Dans ses dernières conclusions, communiquées par voie électronique le 24 octobre 2022, la société Altair Sécurité demande à la cour de :

- confirmer dans toutes ses dispositions, le jugement rendu par le conseil de prud'hommes de Bobigny le 10 mai 2022,

ce faisant,

- débouter M. [X] de l'ensemble de ses demandes, fins et conclusions,

- condamner M. [X] à la somme de 2 000 euros au titre de l'article 700 du code de procédure civile et aux entiers dépens.

L'ordonnance de clôture est intervenue le 6 février 2024 et l'affaire a été appelée à l'audience de plaidoiries du 4 avril 2024 pour y être examinée.
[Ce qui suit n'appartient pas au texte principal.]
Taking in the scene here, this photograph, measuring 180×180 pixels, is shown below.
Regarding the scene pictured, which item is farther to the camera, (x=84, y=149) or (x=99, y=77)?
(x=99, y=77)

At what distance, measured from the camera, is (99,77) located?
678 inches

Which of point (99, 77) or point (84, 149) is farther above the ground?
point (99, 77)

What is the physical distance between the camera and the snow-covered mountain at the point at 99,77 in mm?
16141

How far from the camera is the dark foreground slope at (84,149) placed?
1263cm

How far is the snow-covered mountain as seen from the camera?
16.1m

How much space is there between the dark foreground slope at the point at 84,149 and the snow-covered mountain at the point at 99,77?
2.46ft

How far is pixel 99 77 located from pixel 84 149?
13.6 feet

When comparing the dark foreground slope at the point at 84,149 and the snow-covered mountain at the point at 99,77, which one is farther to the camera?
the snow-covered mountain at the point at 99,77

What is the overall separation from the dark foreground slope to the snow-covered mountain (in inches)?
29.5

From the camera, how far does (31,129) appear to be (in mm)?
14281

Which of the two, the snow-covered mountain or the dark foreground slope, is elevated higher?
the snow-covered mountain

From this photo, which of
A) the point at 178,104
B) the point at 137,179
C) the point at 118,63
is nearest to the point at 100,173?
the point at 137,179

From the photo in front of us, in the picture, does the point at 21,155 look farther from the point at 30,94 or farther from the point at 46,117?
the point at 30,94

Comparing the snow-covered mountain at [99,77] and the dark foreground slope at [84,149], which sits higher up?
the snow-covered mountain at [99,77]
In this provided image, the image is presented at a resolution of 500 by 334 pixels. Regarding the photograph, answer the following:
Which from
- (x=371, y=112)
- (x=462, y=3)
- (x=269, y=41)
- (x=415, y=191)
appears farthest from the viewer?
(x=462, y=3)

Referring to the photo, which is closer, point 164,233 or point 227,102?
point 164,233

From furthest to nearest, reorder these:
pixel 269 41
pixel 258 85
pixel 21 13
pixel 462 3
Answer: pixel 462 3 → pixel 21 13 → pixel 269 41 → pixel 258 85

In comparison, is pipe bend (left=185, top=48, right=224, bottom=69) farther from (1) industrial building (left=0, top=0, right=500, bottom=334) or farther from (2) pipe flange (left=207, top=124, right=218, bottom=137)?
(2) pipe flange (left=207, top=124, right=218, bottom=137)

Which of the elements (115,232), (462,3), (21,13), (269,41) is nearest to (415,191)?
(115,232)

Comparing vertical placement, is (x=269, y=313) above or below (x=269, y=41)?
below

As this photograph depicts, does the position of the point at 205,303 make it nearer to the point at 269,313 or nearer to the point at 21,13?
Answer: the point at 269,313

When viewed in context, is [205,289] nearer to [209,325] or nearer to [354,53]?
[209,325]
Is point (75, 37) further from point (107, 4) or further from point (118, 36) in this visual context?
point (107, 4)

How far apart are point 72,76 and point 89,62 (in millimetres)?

Il convient de se reporter aux énonciations de la décision déférée pour un plus ample exposé des faits et de la procédure antérieure et aux conclusions susvisées pour l'exposé des moyens des parties devant la cour.

MOTIFS

I- sur l'exécution du contrat de travail

A- sur la modification unilatérale du contrat de travail,

Le salarié soutient qu'à compter du mois d'octobre 2019, la société a refusé de lui verser les primes afférentes à son chien en lui expliquant qu'elle n'avait plus besoin de maître-chien et qu'il travaillait désormais en qualité d'APS, conformément aux termes de son contrat de travail dont il relève l'ambiguïté et l'absence de toute précision sur les conditions dans lesquelles le changement de fonctions, emportant diminution de ses revenus, pouvait intervenir.

La société Altair Sécurité rappelle au contraire que le salarié était informé de cette double fonction puisqu'il a signé et paraphé le contrat de travail en toute connaissance de cause, observation étant faite que la compensation financière due au titre de l'utilisation du chien n'est pas une prime mais une indemnité forfaitaire, sous- tendant un dédommagement en application de l'article 7 de la convention collective applicable.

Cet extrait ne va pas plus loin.